Gesto estremo, descritto in questo caso non attraverso la forza eversiva di una lama che recide un tabarro di tessuto pesante, bensì nella dolcezza di un dono, nel desiderio gentile di condividere non il superfluo, ma l’essenziale. Uno splendido cavallo baio con paramenti rossi alza la fiera testa come per nitrire soddisfatto della bontà del suo cavaliere. Il sole pure è rosso, come di un tramonto che porta con sé una desertica notte fredda, rosso come un dolore che si allarga dalla terra al cielo. Invece il disgraziato tutto pelle e ossa dall’aspetto nordafricano ha la pelle emaciata e, forse anche per via dello straccio bianco che lo ricopre a malapena, sembra un Gesù.

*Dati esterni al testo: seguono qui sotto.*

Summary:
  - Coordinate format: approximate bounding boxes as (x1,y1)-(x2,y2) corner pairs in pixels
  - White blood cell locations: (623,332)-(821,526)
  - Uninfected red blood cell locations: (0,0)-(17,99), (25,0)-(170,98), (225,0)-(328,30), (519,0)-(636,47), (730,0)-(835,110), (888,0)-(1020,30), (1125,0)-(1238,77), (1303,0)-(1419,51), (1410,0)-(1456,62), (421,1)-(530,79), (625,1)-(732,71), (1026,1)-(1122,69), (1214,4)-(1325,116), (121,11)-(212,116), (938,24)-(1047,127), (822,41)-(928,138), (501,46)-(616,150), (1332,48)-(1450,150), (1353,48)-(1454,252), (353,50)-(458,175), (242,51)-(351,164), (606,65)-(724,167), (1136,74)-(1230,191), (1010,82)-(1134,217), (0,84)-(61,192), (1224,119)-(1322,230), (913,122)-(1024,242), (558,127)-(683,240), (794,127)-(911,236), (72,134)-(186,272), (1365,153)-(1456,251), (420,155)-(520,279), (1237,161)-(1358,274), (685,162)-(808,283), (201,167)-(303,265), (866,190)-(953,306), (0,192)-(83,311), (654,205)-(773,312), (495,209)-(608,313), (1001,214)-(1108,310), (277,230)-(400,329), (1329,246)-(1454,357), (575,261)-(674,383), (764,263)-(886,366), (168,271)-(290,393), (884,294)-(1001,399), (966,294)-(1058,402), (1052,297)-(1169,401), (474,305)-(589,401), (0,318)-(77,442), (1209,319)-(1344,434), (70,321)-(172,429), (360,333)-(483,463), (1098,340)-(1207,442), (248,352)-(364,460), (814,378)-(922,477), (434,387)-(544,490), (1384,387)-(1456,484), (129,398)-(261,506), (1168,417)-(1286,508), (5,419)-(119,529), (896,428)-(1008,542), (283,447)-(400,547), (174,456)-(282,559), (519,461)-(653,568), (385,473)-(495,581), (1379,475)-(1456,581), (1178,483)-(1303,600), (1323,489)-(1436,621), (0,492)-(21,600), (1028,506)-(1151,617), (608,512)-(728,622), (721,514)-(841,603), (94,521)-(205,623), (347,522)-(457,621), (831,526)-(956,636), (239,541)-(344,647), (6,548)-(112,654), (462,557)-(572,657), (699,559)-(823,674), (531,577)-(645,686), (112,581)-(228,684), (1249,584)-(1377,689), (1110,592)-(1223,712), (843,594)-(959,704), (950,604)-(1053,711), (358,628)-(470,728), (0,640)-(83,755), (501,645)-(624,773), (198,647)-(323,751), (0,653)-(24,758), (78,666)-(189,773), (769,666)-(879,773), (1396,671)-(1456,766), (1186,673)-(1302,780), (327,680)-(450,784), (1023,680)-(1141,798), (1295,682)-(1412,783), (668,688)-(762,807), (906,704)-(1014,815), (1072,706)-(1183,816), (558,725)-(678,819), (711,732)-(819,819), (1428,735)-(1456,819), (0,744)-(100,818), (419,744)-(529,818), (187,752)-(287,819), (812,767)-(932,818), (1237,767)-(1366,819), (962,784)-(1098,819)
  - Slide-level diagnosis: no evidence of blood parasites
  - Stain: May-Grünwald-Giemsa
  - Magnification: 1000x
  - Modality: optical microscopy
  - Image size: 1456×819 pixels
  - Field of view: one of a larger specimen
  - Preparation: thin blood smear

Martino si trova di fronte un Povero Cristo e lo guarda diritto in faccia mentre si piega per dividere a metà il suo mantello, non a caso rosso anch’esso. Si scambiano uno sguardo vero, l’uomo a cavallo e il poveraccio seminudo, in cui c’è la compassione di chi è stato fortunato ma sa rinunciare e del disperato che prova gratitudine ma non ha perso la dignità. In un angolo a destra sta la famiglia dell’indigente, composta da una donna avvolta in un mantello azzurro. Ha in braccio un neonato. In poche parole è una Madonna con Bambino.

Il significato

Tutta questa simbologia a ricordarci che il concetto di compassione dovrebbe essere intrinseco a ciascuno e la generosità parte fondante della nostra educazione. Infatti è così, più che altro in teoria, poiché, proprio quando arrivano i momenti di festa e di pausa e dovremmo ricordarci di chi sta male, ecco che ci sale l’istinto atavico di chiuderci nella nostra bella bolla di comfort, epurata da accattoni e straccioni. Più comodo e rilassante far finta che l’ambulante che passa tra i tavoli con le rose non abbia a casa una Madonna con Bambino che hanno fame, meglio raccontarsi che è meglio non rispondere al saluto del venditore di collanine e fazzoletti di carta e fingere di non notare il migrante zoppo che sta davanti al supermercato, altrimenti magari bisogna dar loro un euro. Li riteniamo immeritevoli della nostra attenzione e teniamo gli occhi volutamente girati altrove, senza nemmeno vergognarci. In fondo siamo in vacanza e non abbiamo né spada né mantello, come i santi o i supereroi. Loro non vanno in ferie, giusto?